**WHAT THE TASK ASKS**. Can you transcribe every entry word for word, skipping the images?

**TASK DATA**.
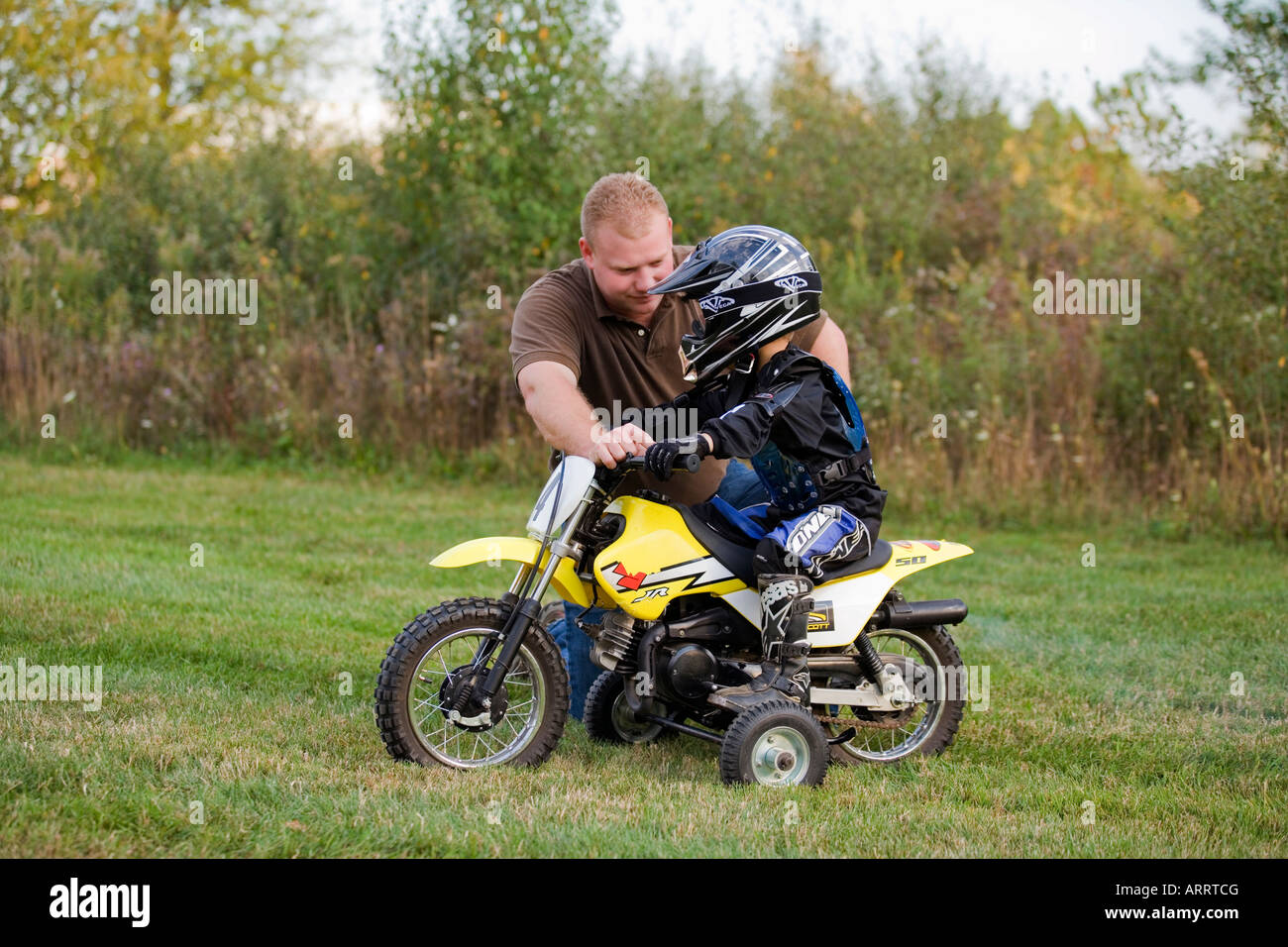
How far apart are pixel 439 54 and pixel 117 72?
9.80 m

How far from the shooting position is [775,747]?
4250mm

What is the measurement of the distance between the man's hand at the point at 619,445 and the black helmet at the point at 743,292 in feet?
1.23

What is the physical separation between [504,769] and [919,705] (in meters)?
1.59

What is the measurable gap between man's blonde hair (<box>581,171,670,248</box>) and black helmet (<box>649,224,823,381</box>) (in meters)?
0.40

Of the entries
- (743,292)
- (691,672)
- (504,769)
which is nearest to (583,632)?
(691,672)

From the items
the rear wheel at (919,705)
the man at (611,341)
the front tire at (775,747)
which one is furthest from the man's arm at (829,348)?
the front tire at (775,747)

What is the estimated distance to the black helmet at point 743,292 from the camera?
4.35 meters

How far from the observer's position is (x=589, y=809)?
12.9 ft

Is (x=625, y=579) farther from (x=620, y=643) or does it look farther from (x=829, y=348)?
(x=829, y=348)

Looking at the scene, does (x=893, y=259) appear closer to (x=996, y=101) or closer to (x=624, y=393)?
(x=996, y=101)

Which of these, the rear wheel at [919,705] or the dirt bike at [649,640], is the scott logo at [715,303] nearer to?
the dirt bike at [649,640]

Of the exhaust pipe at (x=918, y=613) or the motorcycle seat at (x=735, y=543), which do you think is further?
the exhaust pipe at (x=918, y=613)

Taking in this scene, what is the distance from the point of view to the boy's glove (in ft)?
13.1

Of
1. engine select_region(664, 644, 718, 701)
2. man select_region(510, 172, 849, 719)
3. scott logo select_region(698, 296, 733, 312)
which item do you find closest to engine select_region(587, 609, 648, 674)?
engine select_region(664, 644, 718, 701)
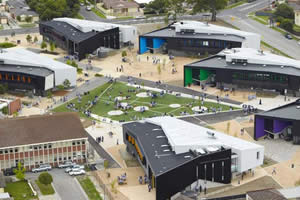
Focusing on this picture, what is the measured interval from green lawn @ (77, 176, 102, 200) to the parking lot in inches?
23.2

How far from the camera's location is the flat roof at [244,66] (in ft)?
438

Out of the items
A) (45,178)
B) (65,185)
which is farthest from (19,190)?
(65,185)

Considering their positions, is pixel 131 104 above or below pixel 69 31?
below

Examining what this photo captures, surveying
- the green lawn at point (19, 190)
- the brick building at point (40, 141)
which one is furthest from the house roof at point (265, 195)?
the brick building at point (40, 141)

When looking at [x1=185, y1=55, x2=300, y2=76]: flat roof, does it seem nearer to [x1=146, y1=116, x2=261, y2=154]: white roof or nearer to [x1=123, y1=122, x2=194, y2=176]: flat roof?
[x1=146, y1=116, x2=261, y2=154]: white roof

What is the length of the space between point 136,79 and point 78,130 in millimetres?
44867

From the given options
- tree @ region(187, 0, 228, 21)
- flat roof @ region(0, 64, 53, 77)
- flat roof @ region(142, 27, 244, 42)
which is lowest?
flat roof @ region(0, 64, 53, 77)

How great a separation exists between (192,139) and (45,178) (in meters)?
20.9

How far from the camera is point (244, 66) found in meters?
138

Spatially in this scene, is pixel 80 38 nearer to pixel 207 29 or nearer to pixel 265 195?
pixel 207 29

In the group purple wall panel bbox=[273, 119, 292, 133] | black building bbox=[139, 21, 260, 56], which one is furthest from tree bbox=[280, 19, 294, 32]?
purple wall panel bbox=[273, 119, 292, 133]

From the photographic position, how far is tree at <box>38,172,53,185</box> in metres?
92.4

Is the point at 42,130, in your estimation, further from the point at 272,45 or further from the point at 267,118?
the point at 272,45

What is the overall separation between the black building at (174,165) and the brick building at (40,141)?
370 inches
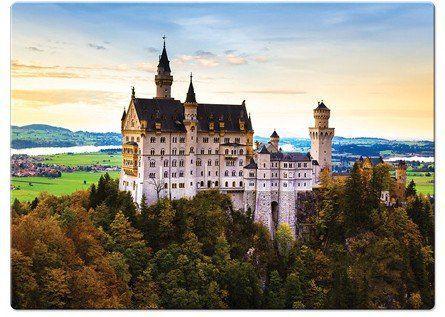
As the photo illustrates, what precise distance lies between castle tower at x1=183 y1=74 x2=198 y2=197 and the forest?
94cm

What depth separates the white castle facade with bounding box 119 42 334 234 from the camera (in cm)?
3119

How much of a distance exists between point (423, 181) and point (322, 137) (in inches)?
214

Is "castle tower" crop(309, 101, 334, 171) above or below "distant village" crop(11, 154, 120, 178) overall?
above

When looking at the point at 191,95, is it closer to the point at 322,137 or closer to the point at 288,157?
the point at 288,157

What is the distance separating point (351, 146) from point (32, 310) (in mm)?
15144

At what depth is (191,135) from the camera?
3203 cm

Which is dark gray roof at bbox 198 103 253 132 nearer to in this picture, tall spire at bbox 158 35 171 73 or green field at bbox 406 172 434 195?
tall spire at bbox 158 35 171 73

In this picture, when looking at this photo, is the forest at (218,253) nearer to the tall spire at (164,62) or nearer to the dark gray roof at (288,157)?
the dark gray roof at (288,157)

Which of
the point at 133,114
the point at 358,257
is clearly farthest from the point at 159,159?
the point at 358,257

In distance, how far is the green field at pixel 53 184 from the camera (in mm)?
27250

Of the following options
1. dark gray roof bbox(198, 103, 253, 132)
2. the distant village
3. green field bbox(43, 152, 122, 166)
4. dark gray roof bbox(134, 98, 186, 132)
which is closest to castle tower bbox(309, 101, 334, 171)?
dark gray roof bbox(198, 103, 253, 132)

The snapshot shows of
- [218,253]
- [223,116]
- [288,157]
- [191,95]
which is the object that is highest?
[191,95]

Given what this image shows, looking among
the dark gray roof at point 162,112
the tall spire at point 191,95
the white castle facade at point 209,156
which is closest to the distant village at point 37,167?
the white castle facade at point 209,156

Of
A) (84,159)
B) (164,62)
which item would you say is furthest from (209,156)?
(84,159)
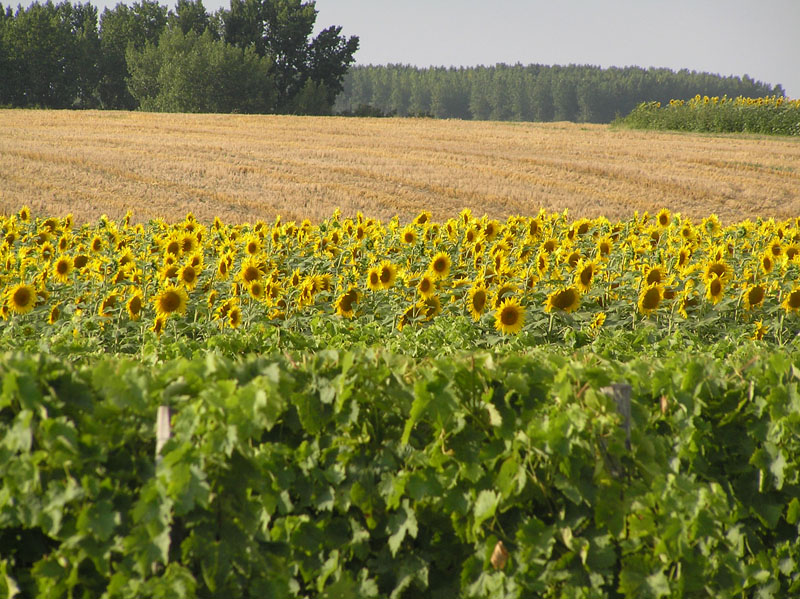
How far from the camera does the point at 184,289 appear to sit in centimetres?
585

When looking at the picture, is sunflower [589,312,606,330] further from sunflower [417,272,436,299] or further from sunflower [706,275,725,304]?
sunflower [417,272,436,299]

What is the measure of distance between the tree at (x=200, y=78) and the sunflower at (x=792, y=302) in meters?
49.2

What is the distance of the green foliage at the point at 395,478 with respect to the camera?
2.63 m

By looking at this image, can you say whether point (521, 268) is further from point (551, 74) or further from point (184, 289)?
point (551, 74)

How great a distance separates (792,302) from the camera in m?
5.85

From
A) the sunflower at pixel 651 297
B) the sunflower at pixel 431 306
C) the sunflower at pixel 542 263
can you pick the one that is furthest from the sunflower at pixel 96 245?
the sunflower at pixel 651 297

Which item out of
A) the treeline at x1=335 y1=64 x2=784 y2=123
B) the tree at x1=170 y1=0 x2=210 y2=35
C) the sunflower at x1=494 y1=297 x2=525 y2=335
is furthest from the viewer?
the treeline at x1=335 y1=64 x2=784 y2=123

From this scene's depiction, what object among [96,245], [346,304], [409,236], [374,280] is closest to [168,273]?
[96,245]

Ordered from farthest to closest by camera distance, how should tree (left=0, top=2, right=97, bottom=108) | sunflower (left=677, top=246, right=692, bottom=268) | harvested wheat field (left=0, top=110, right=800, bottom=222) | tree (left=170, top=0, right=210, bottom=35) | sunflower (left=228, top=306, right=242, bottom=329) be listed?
tree (left=170, top=0, right=210, bottom=35)
tree (left=0, top=2, right=97, bottom=108)
harvested wheat field (left=0, top=110, right=800, bottom=222)
sunflower (left=677, top=246, right=692, bottom=268)
sunflower (left=228, top=306, right=242, bottom=329)

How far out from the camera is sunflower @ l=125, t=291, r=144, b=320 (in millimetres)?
5707

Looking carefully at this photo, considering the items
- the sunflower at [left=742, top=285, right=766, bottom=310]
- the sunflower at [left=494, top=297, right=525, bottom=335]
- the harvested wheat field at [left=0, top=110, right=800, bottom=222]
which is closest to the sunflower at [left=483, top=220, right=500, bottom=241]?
the sunflower at [left=494, top=297, right=525, bottom=335]

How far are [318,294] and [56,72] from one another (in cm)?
5729

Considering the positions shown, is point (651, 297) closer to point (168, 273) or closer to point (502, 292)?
point (502, 292)

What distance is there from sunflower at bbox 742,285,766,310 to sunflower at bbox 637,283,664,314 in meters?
0.75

**REPLY TO THE EXERCISE**.
How far apart are pixel 439 54 and pixel 117 72?
9.80 m

How far from the shooting position is [775,747]?
4250mm

What is the measurement of the distance between the man's hand at the point at 619,445 and the black helmet at the point at 743,292 in feet?
1.23

What is the physical separation between [504,769] and [919,705] (in meters)?
1.59

What is the measurable gap between man's blonde hair (<box>581,171,670,248</box>) and black helmet (<box>649,224,823,381</box>) (in meters)?
0.40

Of the entries
- (743,292)
- (691,672)
- (504,769)
which is nearest to (583,632)?
(691,672)

From the items
the rear wheel at (919,705)
the man at (611,341)
the front tire at (775,747)
which one is furthest from the man's arm at (829,348)?
the front tire at (775,747)

What is the estimated distance to the black helmet at point 743,292 from the camera?
4.35 meters

How far from the observer's position is (x=589, y=809)?
12.9 ft

Is (x=625, y=579) farther from (x=620, y=643) or does it look farther from (x=829, y=348)?
(x=829, y=348)

Looking at the scene, does (x=893, y=259) appear closer to (x=996, y=101) or closer to (x=624, y=393)?
(x=996, y=101)

Which of these, the rear wheel at [919,705] or the dirt bike at [649,640], is the scott logo at [715,303] nearer to?
the dirt bike at [649,640]

Of the exhaust pipe at (x=918, y=613) or the motorcycle seat at (x=735, y=543), which do you think is further?
the exhaust pipe at (x=918, y=613)

Taking in this scene, what is the distance from the point of view to the boy's glove (in ft)?
13.1

Of
1. engine select_region(664, 644, 718, 701)
2. man select_region(510, 172, 849, 719)
3. scott logo select_region(698, 296, 733, 312)
which item do you find closest to engine select_region(587, 609, 648, 674)?
engine select_region(664, 644, 718, 701)
Focusing on this picture, what is the measured interval from green lawn @ (77, 176, 102, 200) to the parking lot in inches?
23.2

How far from the camera's location is the flat roof at [244,66] (in ft)?
438

Out of the items
A) (45,178)
B) (65,185)
which is farthest from (19,190)?
(65,185)

Considering their positions, is pixel 131 104 above or below pixel 69 31?
below

Examining what this photo captures, surveying
- the green lawn at point (19, 190)
- the brick building at point (40, 141)
which one is furthest from the house roof at point (265, 195)?
the brick building at point (40, 141)

When looking at [x1=185, y1=55, x2=300, y2=76]: flat roof, does it seem nearer to [x1=146, y1=116, x2=261, y2=154]: white roof or nearer to [x1=123, y1=122, x2=194, y2=176]: flat roof?
[x1=146, y1=116, x2=261, y2=154]: white roof

What is the length of the space between point 136,79 and point 78,130 in millimetres?
44867

From the given options
- tree @ region(187, 0, 228, 21)
- flat roof @ region(0, 64, 53, 77)
- flat roof @ region(142, 27, 244, 42)
which is lowest?
flat roof @ region(0, 64, 53, 77)

How great a separation exists between (192,139) and (45,178) (in meters)?
20.9

How far from the camera is point (244, 66) found in meters?
138

Spatially in this scene, is pixel 80 38 nearer to pixel 207 29 or nearer to pixel 265 195?
pixel 207 29

In the group purple wall panel bbox=[273, 119, 292, 133] | black building bbox=[139, 21, 260, 56], which one is furthest from tree bbox=[280, 19, 294, 32]?
purple wall panel bbox=[273, 119, 292, 133]

From the photographic position, how far is tree at <box>38,172,53,185</box> in metres?
92.4

Is the point at 42,130, in your estimation, further from the point at 272,45 or further from the point at 267,118?
the point at 272,45

What is the overall separation between the black building at (174,165) and the brick building at (40,141)?
370 inches
As the photo illustrates, what precise distance lies between castle tower at x1=183 y1=74 x2=198 y2=197 and the forest?
94cm

What depth separates the white castle facade with bounding box 119 42 334 234 from the camera (in cm)?
3119

How much of a distance exists between point (423, 181) and point (322, 137) (in inches)?
214

Is "castle tower" crop(309, 101, 334, 171) above or below "distant village" crop(11, 154, 120, 178) overall?
above

When looking at the point at 191,95, is it closer to the point at 322,137 or closer to the point at 288,157?
the point at 288,157

What is the distance separating point (351, 146) from point (32, 310) (in mm)?
15144

At what depth is (191,135) from the camera?
3203 cm

Which is dark gray roof at bbox 198 103 253 132 nearer to in this picture, tall spire at bbox 158 35 171 73 or green field at bbox 406 172 434 195?
tall spire at bbox 158 35 171 73

In this picture, when looking at this photo, is the forest at (218,253) nearer to the tall spire at (164,62) or nearer to the dark gray roof at (288,157)?
the dark gray roof at (288,157)

Which of
the point at 133,114
the point at 358,257
is clearly farthest from the point at 159,159?
the point at 358,257

In distance, how far is the green field at pixel 53 184 from the camera (in mm)?
27250

Of the following options
1. dark gray roof bbox(198, 103, 253, 132)
2. the distant village
3. green field bbox(43, 152, 122, 166)
4. dark gray roof bbox(134, 98, 186, 132)
which is closest to castle tower bbox(309, 101, 334, 171)?
dark gray roof bbox(198, 103, 253, 132)

The snapshot shows of
- [218,253]
- [223,116]
- [288,157]
- [191,95]
which is the object that is highest?
[191,95]

Given what this image shows, looking among
the dark gray roof at point 162,112
the tall spire at point 191,95
the white castle facade at point 209,156
which is closest to the distant village at point 37,167?
the white castle facade at point 209,156

Of
A) (84,159)
B) (164,62)
which item would you say is furthest from (209,156)?
(84,159)
How far from the camera does the point at 184,289 appear to sit in centimetres?
585

When looking at the picture, is sunflower [589,312,606,330] further from sunflower [417,272,436,299] or further from sunflower [706,275,725,304]?
sunflower [417,272,436,299]

What is the measure of distance between the tree at (x=200, y=78) and the sunflower at (x=792, y=302) in meters?
49.2

What is the distance of the green foliage at the point at 395,478 with respect to the camera?
2.63 m

By looking at this image, can you say whether point (521, 268) is further from point (551, 74) or further from point (184, 289)?
point (551, 74)

How great a distance separates (792,302) from the camera in m?
5.85

From
A) the sunflower at pixel 651 297
B) the sunflower at pixel 431 306
C) the sunflower at pixel 542 263
can you pick the one that is furthest from the sunflower at pixel 96 245?
the sunflower at pixel 651 297

Which item out of
A) the treeline at x1=335 y1=64 x2=784 y2=123
B) the tree at x1=170 y1=0 x2=210 y2=35
C) the sunflower at x1=494 y1=297 x2=525 y2=335
is furthest from the viewer?
the treeline at x1=335 y1=64 x2=784 y2=123

From this scene's depiction, what object among [96,245], [346,304], [409,236], [374,280] is closest to [168,273]?
[96,245]

Ordered from farthest to closest by camera distance, how should tree (left=0, top=2, right=97, bottom=108) | sunflower (left=677, top=246, right=692, bottom=268) | harvested wheat field (left=0, top=110, right=800, bottom=222) | tree (left=170, top=0, right=210, bottom=35) | sunflower (left=228, top=306, right=242, bottom=329) be listed?
tree (left=170, top=0, right=210, bottom=35)
tree (left=0, top=2, right=97, bottom=108)
harvested wheat field (left=0, top=110, right=800, bottom=222)
sunflower (left=677, top=246, right=692, bottom=268)
sunflower (left=228, top=306, right=242, bottom=329)

How far out from the camera is sunflower @ l=125, t=291, r=144, b=320 (in millimetres)?
5707

Looking carefully at this photo, considering the items
- the sunflower at [left=742, top=285, right=766, bottom=310]
- the sunflower at [left=494, top=297, right=525, bottom=335]
- the harvested wheat field at [left=0, top=110, right=800, bottom=222]
which is closest to the sunflower at [left=483, top=220, right=500, bottom=241]?
the sunflower at [left=494, top=297, right=525, bottom=335]

How far are [318,294] and [56,72] from one another (in cm)?
5729

Considering the positions shown, is point (651, 297) closer to point (168, 273) or closer to point (502, 292)?
point (502, 292)

What distance is there from sunflower at bbox 742,285,766,310 to sunflower at bbox 637,283,664,314 in meters?
0.75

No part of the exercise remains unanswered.